Capital punishment will no longer be pursued in the case against Luigi Mangione, who is accused of killing a healthcare CEO. Manhattan federal prosecutors said on Friday that they won't challenge a judge's decision to remove the death penalty from the case against the 27-year-old Ivy League graduate.
In a letter, the U.S. Attorney's Office for the Southern District of New York said it will stand by Judge Margarett Garnett's January 30 ruling, which threw out the death-penalty-eligible murder charge after finding legal problems with it. The 27-year-old suspect could still spend the rest of his life behind bars if he's convicted at his trial, set to begin in September.
Still No Respite

Prosecutors say he carried out a targeted shooting that killed Brian Thompson, the CEO of UnitedHealthcare, on a Midtown sidewalk on December 4, 2024. That said, Mangione won't formally face a murder charge in the federal case.
Instead, prosecutors are pursuing a stalking charge, arguing that his actions led directly to Thompson's death, leaving behind a wife and two children.

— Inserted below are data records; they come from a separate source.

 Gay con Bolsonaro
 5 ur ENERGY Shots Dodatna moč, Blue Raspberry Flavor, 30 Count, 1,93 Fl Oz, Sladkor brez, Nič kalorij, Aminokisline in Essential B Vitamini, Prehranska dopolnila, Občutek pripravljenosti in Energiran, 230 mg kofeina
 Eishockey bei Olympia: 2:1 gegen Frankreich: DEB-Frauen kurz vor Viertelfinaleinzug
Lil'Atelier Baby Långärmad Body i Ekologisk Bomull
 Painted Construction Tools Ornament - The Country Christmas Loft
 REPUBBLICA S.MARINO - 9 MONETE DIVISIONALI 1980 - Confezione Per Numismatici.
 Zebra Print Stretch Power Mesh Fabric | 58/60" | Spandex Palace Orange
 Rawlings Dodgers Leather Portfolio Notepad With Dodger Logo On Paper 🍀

Mangione is also staring down the possibility of life behind bars in a separate state murder trial scheduled for June. The Maryland native has pleaded not guilty in the killing of Brian Thompson.
In her ruling, Garnett explained that, to pursue the death penalty, prosecutors first had to prove Mangione killed Thompson while carrying out another "crime of violence" — a legal standard she said was not met in this case.
More Charges

Federal prosecutors also charged Mangione with "stalking" the health insurance executive, but the judge found that stalking does not qualify as a "crime of violence" under the law.

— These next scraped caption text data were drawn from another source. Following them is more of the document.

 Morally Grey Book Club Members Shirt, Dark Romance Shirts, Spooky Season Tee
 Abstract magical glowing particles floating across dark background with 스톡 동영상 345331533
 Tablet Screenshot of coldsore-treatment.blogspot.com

Garnett acknowledged that her decision might feel "tortured and strange" to the average person. Still, she emphasized that the court's responsibility isn't to react emotionally, but to apply the law as written, adding that "the law must be the court's only concern."
That said, Mangione has reportedly been planning to kill Thompson as early as August 2024, and finally succeeded in December that year. Investigators found a notebook filled with hostile rants against the insurance industry, which they believe belongs to him.
In an entry from August 15, Mangione reportedly wrote, "the details are finally coming together," expressing he "was glad" that his delays had "allowed him to learn more" about UnitedHealthcare, the insurance giant Thompson headed.
"The target is insurance," he allegedly wrote, adding that UnitedHealthcare "checks every box."